Sekadar bersikap, berharap tuna silap. Kumpulan tulisan saya: http://rahmathayib.blogspot.co.id/

Selanjutnya

Tutup

Politik Pilihan

Jalan Para Patriot, Masa Depan Para Demokrat

4 Mei 2019   14:57 Diperbarui: 5 Mei 2019   12:11 805
+
Laporkan Konten
Laporkan Akun
Kompasiana adalah platform blog. Konten ini menjadi tanggung jawab bloger dan tidak mewakili pandangan redaksi Kompas.
Lihat foto
Bagikan ide kreativitasmu dalam bentuk konten di Kompasiana | Sumber gambar: Freepik

Ada yang "happy" dengan polarisasi politik "umat-abangan". Saking "happy"-nya mereka sampai mau membinasakan kalangan yang mengambil jalan tengah. 

Padahal, polarisasi ini amat bahaya. Sejak Pilgub DKI Jakarta 2017, dan puncaknya Pilpres 2019, negeri ini terus panas.
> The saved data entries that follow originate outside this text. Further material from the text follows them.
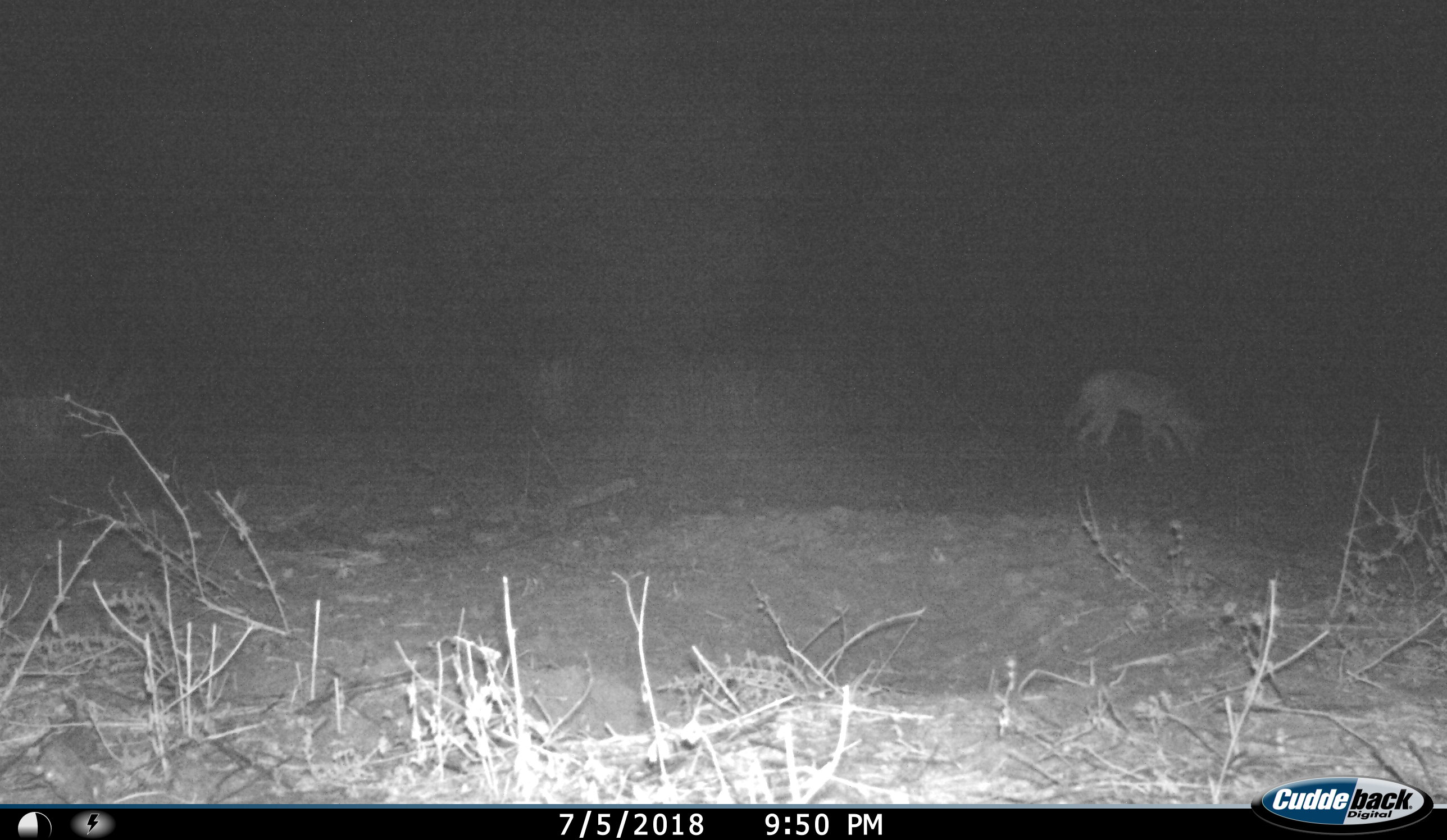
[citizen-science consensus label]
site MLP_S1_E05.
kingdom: Animalia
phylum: Chordata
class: Mammalia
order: Carnivora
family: Canidae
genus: Lupulella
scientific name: Lupulella mesomelas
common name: black-backed jackal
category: jackalblackbacked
Jackalblackbacked (black-backed jackal) (Lupulella mesomelas), count 1. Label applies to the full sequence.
Gejolak sosial berkembang-berbuah. Ancaman kelompok-kelompok yang ingin memisahkan diri dari NKRI bermunculan.

Sebenarnya polarisasi "umat-abangan" sudah tuntas sejak Republik Indonesia berdiri. Indonesia bukan negeri "umat". Bukan negeri "abangan". 

Indonesia adalah negeri Pancasila. Norma ini merasuki sektor politik, termasuk parpol. Makanya tak ada lagi parpol yang murni "umat" atau murni "abangan". Kedua pandangan politik itu isi-mengisi.

Turunan paling gampang ya Partai Demokrat. Parpol ini mengibaratkan "nasionalis-religius" sebagai sepasang sayap yang mesti dikepak bersama agar bangsa ini bisa terbang tinggi. Bagi Demokrat keduanya  bukan pilihan, melainkan bisa dan harus bisa sejalan.

Keliru besar bila menuding Demokrat abu-abu di tengah kontestasi politik yang mengusung polarisasi "umat-abangan". 

Eksistensi Demokrat justru meneguhkan khitah Pancasila. Secara tegas Demokrat menolak islamphobia yang diciptakan kubu tertentu, sekaligus menolak politik identitas. Demokrat kukuh menyintas jalan ini seberapa kuatpun tarikan-tarikan polarisasi.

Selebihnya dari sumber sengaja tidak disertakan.